The coronary heart disease surveillance system in Olmsted County used ICD-9 codes 410 to 414 to identify potential incident acute MI events from 1979 through 2006. Abstracters reviewed the medical record to document characteristic symptoms. A standardized classification algorithm using symptoms, cardiac biomarkers, and Minnesota coding of the electrocardiograms was applied to assign the diagnosis of MI.5,6 For identification of prevalent acute MIs before this period (1935 through 1978), ICD-9 code 410 and equivalent internal diagnostic codes (Berkson codes) were used.

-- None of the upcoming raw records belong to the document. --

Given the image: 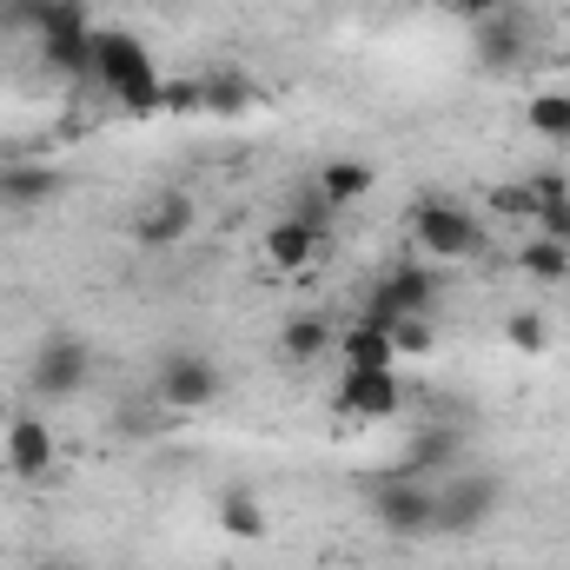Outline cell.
<instances>
[{
    "instance_id": "6da1fadb",
    "label": "cell",
    "mask_w": 570,
    "mask_h": 570,
    "mask_svg": "<svg viewBox=\"0 0 570 570\" xmlns=\"http://www.w3.org/2000/svg\"><path fill=\"white\" fill-rule=\"evenodd\" d=\"M159 60L140 33L127 27H94V87L127 114V120H153L159 114Z\"/></svg>"
},
{
    "instance_id": "7a4b0ae2",
    "label": "cell",
    "mask_w": 570,
    "mask_h": 570,
    "mask_svg": "<svg viewBox=\"0 0 570 570\" xmlns=\"http://www.w3.org/2000/svg\"><path fill=\"white\" fill-rule=\"evenodd\" d=\"M412 239H419V253H425L431 266H464V259H478L484 253V219L471 213V206H458V199H419L412 206Z\"/></svg>"
},
{
    "instance_id": "3957f363",
    "label": "cell",
    "mask_w": 570,
    "mask_h": 570,
    "mask_svg": "<svg viewBox=\"0 0 570 570\" xmlns=\"http://www.w3.org/2000/svg\"><path fill=\"white\" fill-rule=\"evenodd\" d=\"M87 379H94V345H87L80 332H47V338L33 345L27 392H33L40 405H67V399H80Z\"/></svg>"
},
{
    "instance_id": "277c9868",
    "label": "cell",
    "mask_w": 570,
    "mask_h": 570,
    "mask_svg": "<svg viewBox=\"0 0 570 570\" xmlns=\"http://www.w3.org/2000/svg\"><path fill=\"white\" fill-rule=\"evenodd\" d=\"M498 504H504V484L491 471H451V478H438V524L431 531L471 538V531H484L498 518Z\"/></svg>"
},
{
    "instance_id": "5b68a950",
    "label": "cell",
    "mask_w": 570,
    "mask_h": 570,
    "mask_svg": "<svg viewBox=\"0 0 570 570\" xmlns=\"http://www.w3.org/2000/svg\"><path fill=\"white\" fill-rule=\"evenodd\" d=\"M372 518L392 538H431V524H438V478L399 471V478L372 484Z\"/></svg>"
},
{
    "instance_id": "8992f818",
    "label": "cell",
    "mask_w": 570,
    "mask_h": 570,
    "mask_svg": "<svg viewBox=\"0 0 570 570\" xmlns=\"http://www.w3.org/2000/svg\"><path fill=\"white\" fill-rule=\"evenodd\" d=\"M219 392H226V379L206 352H166L153 372V399L166 412H206V405H219Z\"/></svg>"
},
{
    "instance_id": "52a82bcc",
    "label": "cell",
    "mask_w": 570,
    "mask_h": 570,
    "mask_svg": "<svg viewBox=\"0 0 570 570\" xmlns=\"http://www.w3.org/2000/svg\"><path fill=\"white\" fill-rule=\"evenodd\" d=\"M338 412L358 419V425H379V419H399L405 405V379L399 365H372V372H338Z\"/></svg>"
},
{
    "instance_id": "ba28073f",
    "label": "cell",
    "mask_w": 570,
    "mask_h": 570,
    "mask_svg": "<svg viewBox=\"0 0 570 570\" xmlns=\"http://www.w3.org/2000/svg\"><path fill=\"white\" fill-rule=\"evenodd\" d=\"M431 305H438V273L431 266H392L379 292H372V305H365V318H379L385 332L399 325V318H431Z\"/></svg>"
},
{
    "instance_id": "9c48e42d",
    "label": "cell",
    "mask_w": 570,
    "mask_h": 570,
    "mask_svg": "<svg viewBox=\"0 0 570 570\" xmlns=\"http://www.w3.org/2000/svg\"><path fill=\"white\" fill-rule=\"evenodd\" d=\"M53 458H60V438L47 419H33V412H13L7 419V438H0V464L20 478V484H40L47 471H53Z\"/></svg>"
},
{
    "instance_id": "30bf717a",
    "label": "cell",
    "mask_w": 570,
    "mask_h": 570,
    "mask_svg": "<svg viewBox=\"0 0 570 570\" xmlns=\"http://www.w3.org/2000/svg\"><path fill=\"white\" fill-rule=\"evenodd\" d=\"M193 226H199V213H193V199L179 193V186H166V193H153L140 213H134V246L146 253H166V246H186L193 239Z\"/></svg>"
},
{
    "instance_id": "8fae6325",
    "label": "cell",
    "mask_w": 570,
    "mask_h": 570,
    "mask_svg": "<svg viewBox=\"0 0 570 570\" xmlns=\"http://www.w3.org/2000/svg\"><path fill=\"white\" fill-rule=\"evenodd\" d=\"M40 60L67 80H94V20H87V7L40 33Z\"/></svg>"
},
{
    "instance_id": "7c38bea8",
    "label": "cell",
    "mask_w": 570,
    "mask_h": 570,
    "mask_svg": "<svg viewBox=\"0 0 570 570\" xmlns=\"http://www.w3.org/2000/svg\"><path fill=\"white\" fill-rule=\"evenodd\" d=\"M318 246H325V233H318L312 219H298V213H285V219H273V226H266V266H273V273H285V279L312 273Z\"/></svg>"
},
{
    "instance_id": "4fadbf2b",
    "label": "cell",
    "mask_w": 570,
    "mask_h": 570,
    "mask_svg": "<svg viewBox=\"0 0 570 570\" xmlns=\"http://www.w3.org/2000/svg\"><path fill=\"white\" fill-rule=\"evenodd\" d=\"M524 47H531V27H524L511 7L471 27V53H478V67H491V73H511V67L524 60Z\"/></svg>"
},
{
    "instance_id": "5bb4252c",
    "label": "cell",
    "mask_w": 570,
    "mask_h": 570,
    "mask_svg": "<svg viewBox=\"0 0 570 570\" xmlns=\"http://www.w3.org/2000/svg\"><path fill=\"white\" fill-rule=\"evenodd\" d=\"M60 166H47V159H7L0 166V206L7 213H33V206H47V199H60Z\"/></svg>"
},
{
    "instance_id": "9a60e30c",
    "label": "cell",
    "mask_w": 570,
    "mask_h": 570,
    "mask_svg": "<svg viewBox=\"0 0 570 570\" xmlns=\"http://www.w3.org/2000/svg\"><path fill=\"white\" fill-rule=\"evenodd\" d=\"M372 186H379V166H372V159H325V166L312 173V193H318L332 213L372 199Z\"/></svg>"
},
{
    "instance_id": "2e32d148",
    "label": "cell",
    "mask_w": 570,
    "mask_h": 570,
    "mask_svg": "<svg viewBox=\"0 0 570 570\" xmlns=\"http://www.w3.org/2000/svg\"><path fill=\"white\" fill-rule=\"evenodd\" d=\"M332 345H338V325H332L325 312H298V318L279 325V358L285 365H318V358H332Z\"/></svg>"
},
{
    "instance_id": "e0dca14e",
    "label": "cell",
    "mask_w": 570,
    "mask_h": 570,
    "mask_svg": "<svg viewBox=\"0 0 570 570\" xmlns=\"http://www.w3.org/2000/svg\"><path fill=\"white\" fill-rule=\"evenodd\" d=\"M332 352H338V372H372V365H399V345H392V332H385L379 318H358V325H345Z\"/></svg>"
},
{
    "instance_id": "ac0fdd59",
    "label": "cell",
    "mask_w": 570,
    "mask_h": 570,
    "mask_svg": "<svg viewBox=\"0 0 570 570\" xmlns=\"http://www.w3.org/2000/svg\"><path fill=\"white\" fill-rule=\"evenodd\" d=\"M213 518H219V531H226V538H239V544H259V538L273 531V524H266V504H259V491H246V484L219 491Z\"/></svg>"
},
{
    "instance_id": "d6986e66",
    "label": "cell",
    "mask_w": 570,
    "mask_h": 570,
    "mask_svg": "<svg viewBox=\"0 0 570 570\" xmlns=\"http://www.w3.org/2000/svg\"><path fill=\"white\" fill-rule=\"evenodd\" d=\"M199 80H206V114H213V120H239V114H253V100H259L239 67H206Z\"/></svg>"
},
{
    "instance_id": "ffe728a7",
    "label": "cell",
    "mask_w": 570,
    "mask_h": 570,
    "mask_svg": "<svg viewBox=\"0 0 570 570\" xmlns=\"http://www.w3.org/2000/svg\"><path fill=\"white\" fill-rule=\"evenodd\" d=\"M518 273L538 285H570V246L564 239H544V233H531L524 246H518Z\"/></svg>"
},
{
    "instance_id": "44dd1931",
    "label": "cell",
    "mask_w": 570,
    "mask_h": 570,
    "mask_svg": "<svg viewBox=\"0 0 570 570\" xmlns=\"http://www.w3.org/2000/svg\"><path fill=\"white\" fill-rule=\"evenodd\" d=\"M524 127H531L538 140H551V146H570V94L564 87L531 94V100H524Z\"/></svg>"
},
{
    "instance_id": "7402d4cb",
    "label": "cell",
    "mask_w": 570,
    "mask_h": 570,
    "mask_svg": "<svg viewBox=\"0 0 570 570\" xmlns=\"http://www.w3.org/2000/svg\"><path fill=\"white\" fill-rule=\"evenodd\" d=\"M159 114L199 120V114H206V80H199V73H166V80H159Z\"/></svg>"
},
{
    "instance_id": "603a6c76",
    "label": "cell",
    "mask_w": 570,
    "mask_h": 570,
    "mask_svg": "<svg viewBox=\"0 0 570 570\" xmlns=\"http://www.w3.org/2000/svg\"><path fill=\"white\" fill-rule=\"evenodd\" d=\"M67 13H80V0H7V27H20V33H47V27H60Z\"/></svg>"
},
{
    "instance_id": "cb8c5ba5",
    "label": "cell",
    "mask_w": 570,
    "mask_h": 570,
    "mask_svg": "<svg viewBox=\"0 0 570 570\" xmlns=\"http://www.w3.org/2000/svg\"><path fill=\"white\" fill-rule=\"evenodd\" d=\"M491 213H498L504 226H531V219H538V193H531V179H498V186H491Z\"/></svg>"
},
{
    "instance_id": "d4e9b609",
    "label": "cell",
    "mask_w": 570,
    "mask_h": 570,
    "mask_svg": "<svg viewBox=\"0 0 570 570\" xmlns=\"http://www.w3.org/2000/svg\"><path fill=\"white\" fill-rule=\"evenodd\" d=\"M451 451H458V438H451V431H419V438H412V458H405V471L431 478L438 464H451Z\"/></svg>"
},
{
    "instance_id": "484cf974",
    "label": "cell",
    "mask_w": 570,
    "mask_h": 570,
    "mask_svg": "<svg viewBox=\"0 0 570 570\" xmlns=\"http://www.w3.org/2000/svg\"><path fill=\"white\" fill-rule=\"evenodd\" d=\"M504 338H511L518 352H544V345H551V325H544V312H511V318H504Z\"/></svg>"
},
{
    "instance_id": "4316f807",
    "label": "cell",
    "mask_w": 570,
    "mask_h": 570,
    "mask_svg": "<svg viewBox=\"0 0 570 570\" xmlns=\"http://www.w3.org/2000/svg\"><path fill=\"white\" fill-rule=\"evenodd\" d=\"M392 345H399V358H431L438 332H431V318H399L392 325Z\"/></svg>"
},
{
    "instance_id": "83f0119b",
    "label": "cell",
    "mask_w": 570,
    "mask_h": 570,
    "mask_svg": "<svg viewBox=\"0 0 570 570\" xmlns=\"http://www.w3.org/2000/svg\"><path fill=\"white\" fill-rule=\"evenodd\" d=\"M531 233H544V239H564V246H570V193H564V199H551V206H538Z\"/></svg>"
},
{
    "instance_id": "f1b7e54d",
    "label": "cell",
    "mask_w": 570,
    "mask_h": 570,
    "mask_svg": "<svg viewBox=\"0 0 570 570\" xmlns=\"http://www.w3.org/2000/svg\"><path fill=\"white\" fill-rule=\"evenodd\" d=\"M438 7H444V13H458V20H471V27H478V20H491V13H504V7H511V0H438Z\"/></svg>"
},
{
    "instance_id": "f546056e",
    "label": "cell",
    "mask_w": 570,
    "mask_h": 570,
    "mask_svg": "<svg viewBox=\"0 0 570 570\" xmlns=\"http://www.w3.org/2000/svg\"><path fill=\"white\" fill-rule=\"evenodd\" d=\"M531 193H538V206H551V199H564L570 179L564 173H531Z\"/></svg>"
},
{
    "instance_id": "4dcf8cb0",
    "label": "cell",
    "mask_w": 570,
    "mask_h": 570,
    "mask_svg": "<svg viewBox=\"0 0 570 570\" xmlns=\"http://www.w3.org/2000/svg\"><path fill=\"white\" fill-rule=\"evenodd\" d=\"M53 570H73V564H53Z\"/></svg>"
}]
</instances>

The initial dates of risk factors for MI were identified from ICD-9 codes. Risk factors identified were CKD, hypertension, diabetes, obesity, dyslipidemia, gout, alcohol dependence, and tobacco use.1

Statistical Analysis

Individuals in the stone former and control cohorts were excluded from subsequent analyses for incident MI when they had a prevalent MI (before the index date). In addition, individuals with no follow-up clinic visits >90 days after the index date were excluded. Individuals without incident MI were censored as of their last clinic visit, death (Minnesota death certificates), or on December 31, 2006, whichever came first. Because of these exclusions, matching was not retained in analyses. The association of kidney stones with subsequent MI was assessed using Kaplan-Meier plots and Cox proportional hazards models with adjustments for age, gender, CKD, and other comorbidities. Comorbidities were considered as both fixed (present before the index date) and time-dependent (developed after the index date) covariates. For assessment of validity of comorbidities by diagnostic codes, the risk for MI with each comorbidity was assessed in Cox models that adjusted for age and gender. Additional models assessed for interactions between each comorbidity and kidney stones on the risk for MI. Analyses used SAS 9.1 software (SAS Institute, Cary, NC).



This project was supported by research grants (DK 83007, DK78229, and AR30582) from the National Institutes of Health, US Public Health Service.